According to studies conducted by Nawa Life Trust and NASOMA, knowledge of HIV/AIDS in Namibia is high. However, the results of the Sero- surveillance survey in 2006 and the KAP surveys indicate that there has been no significant change in sexual behaviour. New HIV prevention strategies are needed to effectively address the factors during the epidemic. (Nawa Life Trust, 2007) CONCLUSION HIV remains a major public health in the northern regions. The prevalence rate in Eenhana is uniform across Ohangwena region. There exist a lot of common factors such female headed households, rotational and transient workers, low status of women, high infection of women and girls especially amongst 14- 49 year olds. The infection rates are on the rise as very few people have changed their sexual behaviors, even though they may have comprehensive knowledge about HIV/ AIDS.

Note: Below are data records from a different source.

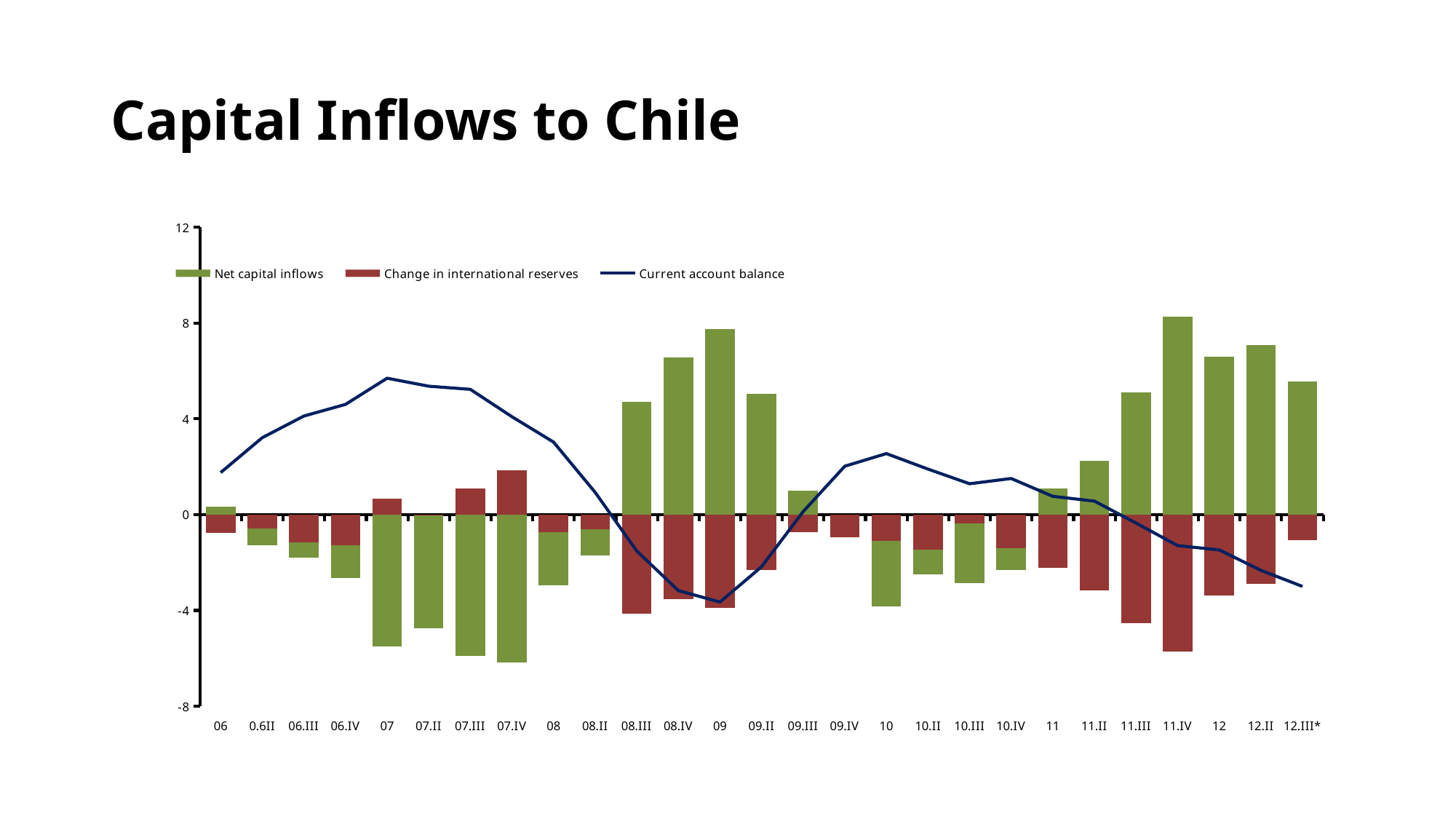
Which series is drawn as a line rather than bars? Current account balance In which period does the Current account balance line reach its highest point? 07 How many time periods are shown on the x axis? 27 How many series does the legend list? 3 Is the value of Change in international reserves for 11.IV greater or less than -4? less Is the value of Net capital inflows for 08.IV greater or less than 4? greater What kind of chart is this? Combined bar and line chart Which is larger, Net capital inflows for 08.IV or for 09.II? 08.IV In which period is Net capital inflows highest? 11.IV In which period is Change in international reserves lowest? 11.IV In which period is Change in international reserves highest? 07.IV What is the title of the chart? Capital Inflows to Chile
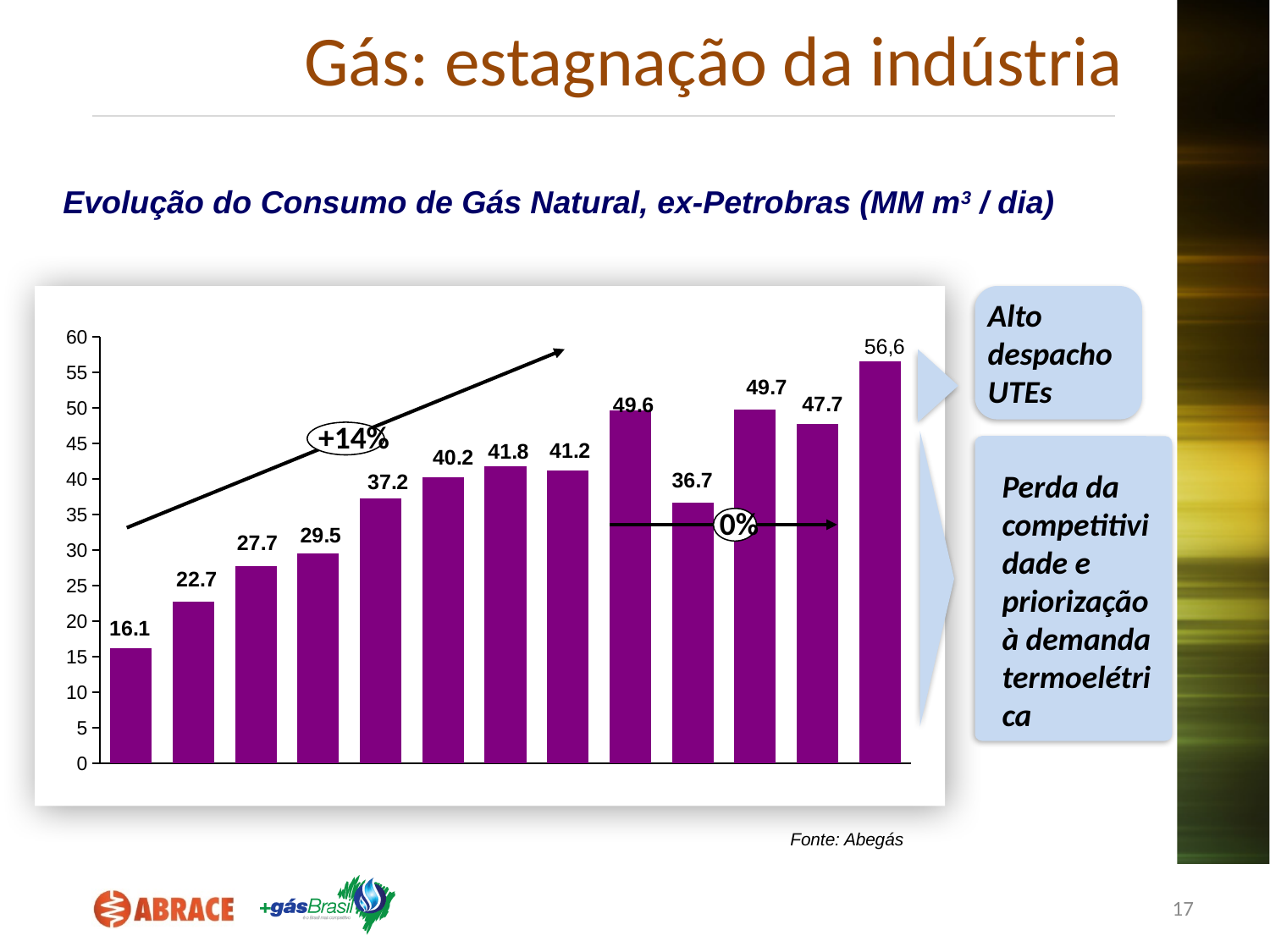
What is the value shown on the fifth bar from the left? 37.2 What is the value shown on the first (leftmost) bar of the chart? 16.1 What growth percentage is written in the oval annotation over the rising arrow on the left part of the chart? +14% What kind of chart is shown on the slide? bar chart Which bar has the highest value in the chart? the last (rightmost) bar, 56,6 Do the values generally rise or fall across the first five bars of the chart? rise What is the value shown on the last (rightmost) bar of the chart? 56,6 How many bars are plotted in the chart? 13 Which bar has the lowest value in the chart? the first (leftmost) bar, 16.1 What is the value shown on the tenth bar from the left, the one that dips below its neighbours? 36.7 What is the difference between the second bar (22.7) and the first bar (16.1)? 6.6 Which is larger, the ninth bar (49.6) or the eleventh bar (49.7)? the eleventh bar (49.7)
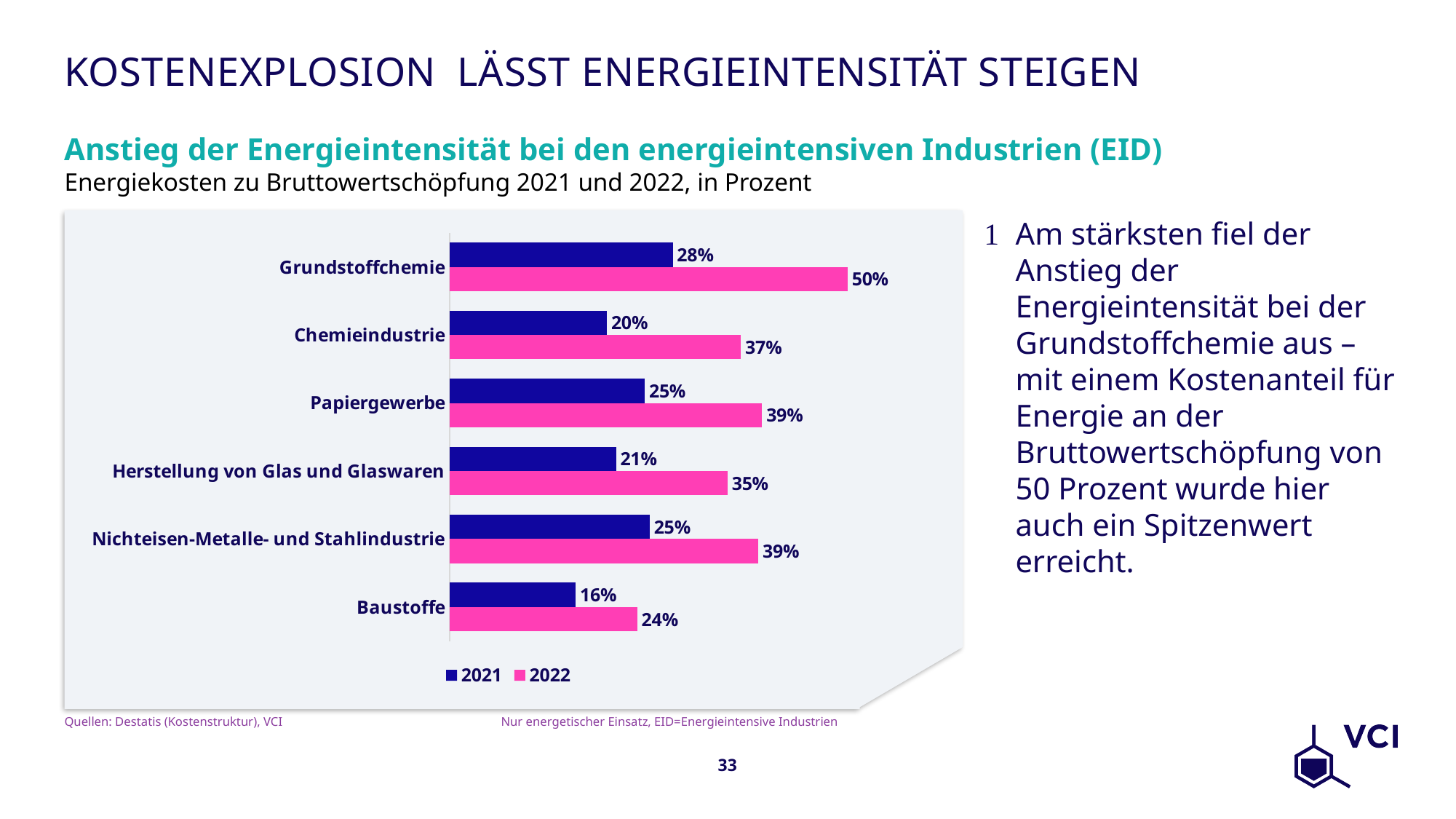
What is the 2021 value for Herstellung von Glas und Glaswaren? 21% How many series does the legend list? 2 What kind of chart is shown on the slide? Bar chart What is the 2022 value for Grundstoffchemie? 50% Which series is shown in pink? 2022 Which category has the lowest 2021 value? Baustoffe Which category has the highest 2022 value? Grundstoffchemie How many categories are shown in the chart? 6 What is the 2021 value for Baustoffe? 16% Which is larger: the 2022 value for Papiergewerbe or the 2022 value for Herstellung von Glas und Glaswaren? Papiergewerbe What is the title of the chart? Anstieg der Energieintensität bei den energieintensiven Industrien (EID) What is the difference between the 2022 and 2021 values for Chemieindustrie? 17 percentage points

The remedy lies in the need to intensify HIV/ AIDS intervention programmes especially among the youth and women so as to continue to reduce HIV prevalence. The need to empower female headed households with skills to improve their livelihoods as well is vital. This is owing to the fact that the numbers of prostitution is also on the rise. The youth should live up to the motto of abstaining, be faithful and condomise in their daily lives.

REFERENCES

1. Demographic and Health Survey, Namibia: 2006-2007

2. Eenhana Hospital- CDC Clinic data base, Monthly Facility Based HIV Care.

3. Ministry of Health and Social Services, 2006: Report of the 2006 National HIV Sentinel Survey.

4. Ministry of Health and Social Services, 2008: Report of the 2008 National HIV Sentinel Survey.

5. Nawa Life Trust, 2007.

6. National Strategic Plan on HIV/ AIDS (MTP III),2004-2009.

7. National Planning Commission, 2006: Population projections, 2001-2031, National and Regional figures, Central Bureau of Statistics.